The market had been especially challenging during the period, said chairman John Campbell in the company’s annual accounts, with significant overproduction of shell eggs and rising costs.

“There has been significant expansion in Scotland and Wales that has been fuelled by government grants,” he observed. “As a result, the company has been unable to secure any price increase from our customers.”

The market for second quality eggs had been especially depressed, with values falling from 53p/doz to 7.5p/doz at one point during the accounting period. “These eggs represent 10% of production and therefore this does impact on the company’s turnover and profitability,” said Mr Campbell.

“Another contributing factor has been our hesitation over expansion into our own branded eggs.

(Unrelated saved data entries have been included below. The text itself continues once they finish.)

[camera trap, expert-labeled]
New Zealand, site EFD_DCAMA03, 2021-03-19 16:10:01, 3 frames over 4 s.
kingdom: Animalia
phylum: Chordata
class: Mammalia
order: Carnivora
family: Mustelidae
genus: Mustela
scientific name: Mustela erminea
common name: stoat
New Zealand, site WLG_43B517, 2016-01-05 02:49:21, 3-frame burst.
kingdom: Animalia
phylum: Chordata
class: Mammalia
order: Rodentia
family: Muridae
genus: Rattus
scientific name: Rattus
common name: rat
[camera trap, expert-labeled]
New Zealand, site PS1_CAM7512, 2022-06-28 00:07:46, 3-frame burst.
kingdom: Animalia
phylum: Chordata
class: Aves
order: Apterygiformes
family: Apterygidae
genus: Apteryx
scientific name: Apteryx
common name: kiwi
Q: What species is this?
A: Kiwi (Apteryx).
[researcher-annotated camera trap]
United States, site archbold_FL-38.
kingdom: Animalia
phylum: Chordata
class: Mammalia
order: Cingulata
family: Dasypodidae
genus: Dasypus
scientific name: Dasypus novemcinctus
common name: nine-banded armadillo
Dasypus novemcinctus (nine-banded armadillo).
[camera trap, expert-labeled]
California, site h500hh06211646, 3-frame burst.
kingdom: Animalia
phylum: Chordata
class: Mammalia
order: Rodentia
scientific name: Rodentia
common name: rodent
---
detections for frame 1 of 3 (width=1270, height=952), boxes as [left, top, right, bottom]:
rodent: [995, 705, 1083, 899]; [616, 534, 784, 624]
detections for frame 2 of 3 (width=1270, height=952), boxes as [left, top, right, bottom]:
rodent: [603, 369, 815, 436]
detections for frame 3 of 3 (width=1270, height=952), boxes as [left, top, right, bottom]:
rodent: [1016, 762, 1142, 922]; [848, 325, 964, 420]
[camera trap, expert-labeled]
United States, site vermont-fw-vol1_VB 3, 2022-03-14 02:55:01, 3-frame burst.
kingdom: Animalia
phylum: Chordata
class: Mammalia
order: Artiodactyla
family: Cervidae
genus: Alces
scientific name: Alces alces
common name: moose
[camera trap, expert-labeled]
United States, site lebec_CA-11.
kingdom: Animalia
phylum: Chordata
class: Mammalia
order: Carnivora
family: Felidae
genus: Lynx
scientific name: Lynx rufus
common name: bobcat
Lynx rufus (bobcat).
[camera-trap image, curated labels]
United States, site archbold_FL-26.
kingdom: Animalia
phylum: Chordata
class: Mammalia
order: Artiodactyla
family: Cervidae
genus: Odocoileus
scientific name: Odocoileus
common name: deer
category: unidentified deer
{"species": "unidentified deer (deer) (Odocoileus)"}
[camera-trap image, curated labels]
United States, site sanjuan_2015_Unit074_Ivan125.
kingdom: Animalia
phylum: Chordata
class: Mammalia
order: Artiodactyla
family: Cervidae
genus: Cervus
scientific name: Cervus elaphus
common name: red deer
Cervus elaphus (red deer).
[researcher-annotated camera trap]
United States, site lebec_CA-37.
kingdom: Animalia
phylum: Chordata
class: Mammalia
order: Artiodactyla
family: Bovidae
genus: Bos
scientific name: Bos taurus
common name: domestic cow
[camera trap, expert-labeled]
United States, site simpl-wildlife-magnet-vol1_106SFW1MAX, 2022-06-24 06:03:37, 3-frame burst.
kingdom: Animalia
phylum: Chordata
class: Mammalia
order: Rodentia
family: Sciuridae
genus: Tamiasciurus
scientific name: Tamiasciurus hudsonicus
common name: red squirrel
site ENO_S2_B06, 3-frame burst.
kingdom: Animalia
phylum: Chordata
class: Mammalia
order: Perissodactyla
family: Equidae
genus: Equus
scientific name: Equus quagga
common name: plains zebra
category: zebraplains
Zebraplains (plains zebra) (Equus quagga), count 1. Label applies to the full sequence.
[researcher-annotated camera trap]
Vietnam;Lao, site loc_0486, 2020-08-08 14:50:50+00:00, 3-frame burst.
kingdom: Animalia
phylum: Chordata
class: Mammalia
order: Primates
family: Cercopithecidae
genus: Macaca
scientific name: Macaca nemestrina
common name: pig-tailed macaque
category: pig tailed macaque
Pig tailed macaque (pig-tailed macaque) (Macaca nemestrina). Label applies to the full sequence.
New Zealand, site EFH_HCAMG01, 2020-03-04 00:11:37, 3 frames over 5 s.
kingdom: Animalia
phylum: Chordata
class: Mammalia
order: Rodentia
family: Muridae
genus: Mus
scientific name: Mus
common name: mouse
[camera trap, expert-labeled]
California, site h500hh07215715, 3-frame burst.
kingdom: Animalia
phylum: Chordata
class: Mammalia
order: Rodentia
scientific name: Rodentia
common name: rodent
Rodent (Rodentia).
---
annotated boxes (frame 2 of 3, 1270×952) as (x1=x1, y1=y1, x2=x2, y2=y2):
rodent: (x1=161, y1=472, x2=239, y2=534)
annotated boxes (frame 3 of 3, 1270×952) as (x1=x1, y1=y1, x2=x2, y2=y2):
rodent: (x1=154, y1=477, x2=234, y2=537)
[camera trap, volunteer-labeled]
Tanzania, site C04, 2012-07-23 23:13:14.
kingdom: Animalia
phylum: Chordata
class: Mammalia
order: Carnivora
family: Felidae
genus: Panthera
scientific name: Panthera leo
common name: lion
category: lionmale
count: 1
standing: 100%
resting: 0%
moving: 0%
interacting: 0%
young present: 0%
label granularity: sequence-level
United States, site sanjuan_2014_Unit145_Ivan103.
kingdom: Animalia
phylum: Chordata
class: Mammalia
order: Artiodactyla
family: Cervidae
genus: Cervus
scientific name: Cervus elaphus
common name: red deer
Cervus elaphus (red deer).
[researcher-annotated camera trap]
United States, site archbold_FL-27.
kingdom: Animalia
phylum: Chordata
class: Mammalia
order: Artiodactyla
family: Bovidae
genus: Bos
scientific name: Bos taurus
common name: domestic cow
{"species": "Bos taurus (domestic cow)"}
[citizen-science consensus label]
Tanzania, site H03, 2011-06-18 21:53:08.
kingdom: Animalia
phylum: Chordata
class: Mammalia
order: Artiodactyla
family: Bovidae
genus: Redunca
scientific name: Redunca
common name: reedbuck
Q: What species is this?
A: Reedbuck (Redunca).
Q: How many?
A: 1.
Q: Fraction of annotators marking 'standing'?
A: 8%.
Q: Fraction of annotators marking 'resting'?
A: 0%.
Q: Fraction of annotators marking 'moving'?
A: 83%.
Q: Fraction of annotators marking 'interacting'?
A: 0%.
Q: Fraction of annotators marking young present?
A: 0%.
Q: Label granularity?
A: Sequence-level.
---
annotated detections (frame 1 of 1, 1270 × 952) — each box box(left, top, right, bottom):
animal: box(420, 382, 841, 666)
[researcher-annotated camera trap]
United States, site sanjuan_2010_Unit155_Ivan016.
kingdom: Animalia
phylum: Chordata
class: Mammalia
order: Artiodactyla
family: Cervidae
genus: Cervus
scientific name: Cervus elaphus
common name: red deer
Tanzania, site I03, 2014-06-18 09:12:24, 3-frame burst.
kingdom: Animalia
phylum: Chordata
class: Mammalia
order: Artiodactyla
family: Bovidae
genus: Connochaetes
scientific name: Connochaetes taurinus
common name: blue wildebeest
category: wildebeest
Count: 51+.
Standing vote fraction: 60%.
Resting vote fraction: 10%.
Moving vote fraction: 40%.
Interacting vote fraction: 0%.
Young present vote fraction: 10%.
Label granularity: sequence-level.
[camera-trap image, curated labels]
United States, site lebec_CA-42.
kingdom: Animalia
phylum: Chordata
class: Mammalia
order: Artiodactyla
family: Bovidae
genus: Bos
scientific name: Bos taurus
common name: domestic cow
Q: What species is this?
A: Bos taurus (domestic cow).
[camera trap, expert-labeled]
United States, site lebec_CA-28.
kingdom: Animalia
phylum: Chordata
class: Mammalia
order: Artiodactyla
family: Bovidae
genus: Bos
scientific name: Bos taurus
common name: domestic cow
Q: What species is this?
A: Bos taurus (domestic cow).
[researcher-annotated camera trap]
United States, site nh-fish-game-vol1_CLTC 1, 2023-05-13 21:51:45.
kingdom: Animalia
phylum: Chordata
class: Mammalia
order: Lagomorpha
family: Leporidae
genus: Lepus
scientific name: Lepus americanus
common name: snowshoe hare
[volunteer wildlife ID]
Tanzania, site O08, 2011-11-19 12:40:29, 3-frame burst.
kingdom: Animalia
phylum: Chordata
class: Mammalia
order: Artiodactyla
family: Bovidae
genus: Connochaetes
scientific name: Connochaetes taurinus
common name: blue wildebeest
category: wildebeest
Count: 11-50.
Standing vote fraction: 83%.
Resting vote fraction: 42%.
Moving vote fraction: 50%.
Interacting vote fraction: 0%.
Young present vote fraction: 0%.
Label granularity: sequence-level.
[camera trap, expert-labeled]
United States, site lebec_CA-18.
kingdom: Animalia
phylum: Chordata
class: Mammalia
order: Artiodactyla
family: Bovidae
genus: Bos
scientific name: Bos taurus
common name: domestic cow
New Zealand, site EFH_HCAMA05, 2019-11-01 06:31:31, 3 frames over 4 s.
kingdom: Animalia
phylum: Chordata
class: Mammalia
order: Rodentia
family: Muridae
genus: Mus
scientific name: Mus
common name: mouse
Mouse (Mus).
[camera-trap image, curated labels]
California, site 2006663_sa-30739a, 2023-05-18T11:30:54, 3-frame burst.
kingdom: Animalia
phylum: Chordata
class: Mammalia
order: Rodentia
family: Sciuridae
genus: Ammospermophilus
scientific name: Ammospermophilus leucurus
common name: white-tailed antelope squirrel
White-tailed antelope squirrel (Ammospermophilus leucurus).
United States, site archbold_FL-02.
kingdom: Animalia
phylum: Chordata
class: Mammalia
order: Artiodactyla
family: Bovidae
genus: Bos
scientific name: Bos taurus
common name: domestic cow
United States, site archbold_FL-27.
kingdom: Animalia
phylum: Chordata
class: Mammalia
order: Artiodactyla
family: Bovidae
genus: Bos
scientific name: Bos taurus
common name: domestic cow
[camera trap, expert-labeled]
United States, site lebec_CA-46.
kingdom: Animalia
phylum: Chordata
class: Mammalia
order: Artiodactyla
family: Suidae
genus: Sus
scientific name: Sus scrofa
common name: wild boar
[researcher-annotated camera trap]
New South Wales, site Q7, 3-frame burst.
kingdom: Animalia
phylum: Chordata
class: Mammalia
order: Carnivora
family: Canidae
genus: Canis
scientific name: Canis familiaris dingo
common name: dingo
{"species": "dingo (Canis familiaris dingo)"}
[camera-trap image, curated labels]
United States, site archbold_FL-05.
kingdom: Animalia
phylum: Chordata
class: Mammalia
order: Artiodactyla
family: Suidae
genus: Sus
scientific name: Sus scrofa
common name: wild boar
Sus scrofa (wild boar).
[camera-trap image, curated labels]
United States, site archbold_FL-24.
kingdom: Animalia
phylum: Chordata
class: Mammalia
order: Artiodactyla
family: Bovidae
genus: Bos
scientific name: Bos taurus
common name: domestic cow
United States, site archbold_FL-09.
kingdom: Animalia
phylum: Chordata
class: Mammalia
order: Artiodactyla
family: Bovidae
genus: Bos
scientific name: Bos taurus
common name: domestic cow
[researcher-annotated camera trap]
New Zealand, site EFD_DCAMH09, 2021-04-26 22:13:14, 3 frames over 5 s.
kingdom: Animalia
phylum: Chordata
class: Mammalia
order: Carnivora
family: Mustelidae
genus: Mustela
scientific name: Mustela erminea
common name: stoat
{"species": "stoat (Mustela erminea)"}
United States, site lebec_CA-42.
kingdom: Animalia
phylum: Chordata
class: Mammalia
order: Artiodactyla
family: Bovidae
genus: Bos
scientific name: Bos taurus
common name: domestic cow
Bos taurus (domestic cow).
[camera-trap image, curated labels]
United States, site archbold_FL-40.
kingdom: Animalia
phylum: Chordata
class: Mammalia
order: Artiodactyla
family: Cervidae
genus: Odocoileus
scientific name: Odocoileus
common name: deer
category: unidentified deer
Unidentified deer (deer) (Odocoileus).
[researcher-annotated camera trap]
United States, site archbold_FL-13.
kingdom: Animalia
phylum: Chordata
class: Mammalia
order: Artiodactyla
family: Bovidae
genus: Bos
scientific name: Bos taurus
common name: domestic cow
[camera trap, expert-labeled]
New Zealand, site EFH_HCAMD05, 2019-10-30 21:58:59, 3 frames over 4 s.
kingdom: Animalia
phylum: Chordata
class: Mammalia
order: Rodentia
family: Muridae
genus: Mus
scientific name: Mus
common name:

However, this has now been rectified with the launch of two brands – Kitty Campbell’s free-range eggs and Cage Free eggs. Early sales figures have been highly encouraging.”

The accounts show that feed costs for Glenrath Farms increased 22% to £2.75m in the year to 31 May 2011, while fuel costs were up 20%.

While sales volumes actually increased, with Sainsbury’s acquired as a new customer, turnover fell by 4% to £43m, and pre-tax profits dropped 40% to £4.7m. This followed 20 years of sustained growth.

“The company continues to generate a positive net cash flow, whilst company net assets have grown by 8.6% to £41.9m,” said Mr Campbell. “Given the circumstances, the board consider the results for the year to be satisfactory.”

Directors’ remuneration for the year was almost halved to £487,531, while the highest paid director took a 54% cut to £155,181.